Le premier lot du premier catalogue de la première vente de James Christie dans ses propres salles à Pall Mall, le 5 décembre 1766, est un ensemble de « six bols et assiettes à petit-déjeuner ». Il a été adjugé à un certain M. Sheppherd pour 19 shillings, ce qui, en tenant compte uniquement de l’inflation, se monte à environ 220$ aujourd’hui. Le total de ce que nous appelons aujourd’hui une vente de contenu, sur cinq jours revient à 174 £, soit 38 000$ aujourd’hui. Ces premiers catalogues sont succincts et strictement descriptifs, souvent lacunaires : l’énigmatique lot 90 de la cinquième journée de cette vente se présente comme « La Reine Elizabeth et l’Armada espagnole » et est martelée à 5 guinées, mais qu’est-ce ? Une peinture ? Une gravure ? De même, le lot 31 du deuxième jour « un bronze représentant Sir Isaac Newton, Pope & Handel, minutieusement réparé par l’ingénieux et regretté Mr Robiliac » bénéficie quant à lui d’une plus grande description, mais la raison pour laquelle l’ingénieux réparateur est plus digne d’être cité que le sculpteur lui-même reste un mystère…
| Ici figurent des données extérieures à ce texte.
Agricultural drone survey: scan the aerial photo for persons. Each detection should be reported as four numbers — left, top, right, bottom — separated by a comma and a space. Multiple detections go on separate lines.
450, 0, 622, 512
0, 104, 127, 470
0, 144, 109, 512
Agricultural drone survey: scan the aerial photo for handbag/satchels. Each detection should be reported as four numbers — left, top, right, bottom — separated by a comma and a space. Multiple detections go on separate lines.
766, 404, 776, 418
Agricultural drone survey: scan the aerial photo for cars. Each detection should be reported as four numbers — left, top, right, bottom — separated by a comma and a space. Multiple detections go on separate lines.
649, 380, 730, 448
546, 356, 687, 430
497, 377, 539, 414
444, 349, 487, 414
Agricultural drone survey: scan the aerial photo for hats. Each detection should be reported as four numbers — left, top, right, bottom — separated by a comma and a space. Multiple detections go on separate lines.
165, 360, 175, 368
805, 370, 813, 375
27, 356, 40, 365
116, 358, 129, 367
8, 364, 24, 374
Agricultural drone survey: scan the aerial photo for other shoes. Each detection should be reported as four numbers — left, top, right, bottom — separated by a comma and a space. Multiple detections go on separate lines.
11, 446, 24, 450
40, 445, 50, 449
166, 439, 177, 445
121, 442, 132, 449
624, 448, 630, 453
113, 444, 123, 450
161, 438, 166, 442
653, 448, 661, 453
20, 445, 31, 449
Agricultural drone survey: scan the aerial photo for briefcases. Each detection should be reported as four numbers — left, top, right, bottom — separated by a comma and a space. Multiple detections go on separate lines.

Le début des ventes exclusives de tableaux

Christie se rend vite compte qu’il ne réussira jamais en vendant des draps et des pots de chambre. Le 21 mars 1767 a lieu sa première vente de peintures, « une véritable et précieuse collection de tableaux italiens, français et flamands, expédiés de l’étranger » qui ne rencontre qu’un relatif succès. Sur 41 lots seuls 10 trouvent preneur, la vente dépasse à peine les 200£ de l’époque. Mais il persiste, et en ajoutant son bagout, son sens des média et son réseau personnel, il réussit à concrétiser plusieurs ventes qui font grand bruit, tout en diversifiant sa manière de vendre de l’art. En 1778, il est approché par Lord Orford pour l’évaluation des tableaux de son défunt père, Sir Robert Walpole, de Houghton Hall. Christie, à son tour, fait appel à l’expertise des peintres Benjamin I WEST et Giovanni Battista CIPRIANI et du peintre-marchand Philippe Joseph TASSAERT. Il organise la vente en privé de la collection à l’impératrice russe Catherine la Grande pour un total de 40 455 £ (environ 3M$ aujourdhui).

George_Stubbs_010

En 1780, Gimcrack on Newmarket Heath, with a trainer, jockey and stable lad de George STUBBS est vendu pour la première fois chez Christie’s, il porte le numéro 82. Il est adjugé pour 27 guinées à George St. John, le futur Vicomte Bolingbroke, soit environ 3400$ de nos jours. Gimcrack était l’un des chevaux de course les plus célèbres du XVIIIe siècle. A l’inverse de ses collègues spécialisés dans les courses de chevaux, Stubbs voulait que ses portraits capturent le caractère unique de chaque animal et soient au plus juste de l’anatomie. Il capture un moment calme entre Gimcrack et son jockey revêtu de la casaque aux couleurs du riche propriétaire de Gimcrack, William Wildman, qui a commandé le tableau en 1765. Chef-d’œuvre de l’histoire de l’art sportif, l’œuvre est ensuite passée quatre fois chez Christie’s au fil du temps, culminant à plus de 36 m$ en 2011 ! Un progression unique sur plus de 2 siècles…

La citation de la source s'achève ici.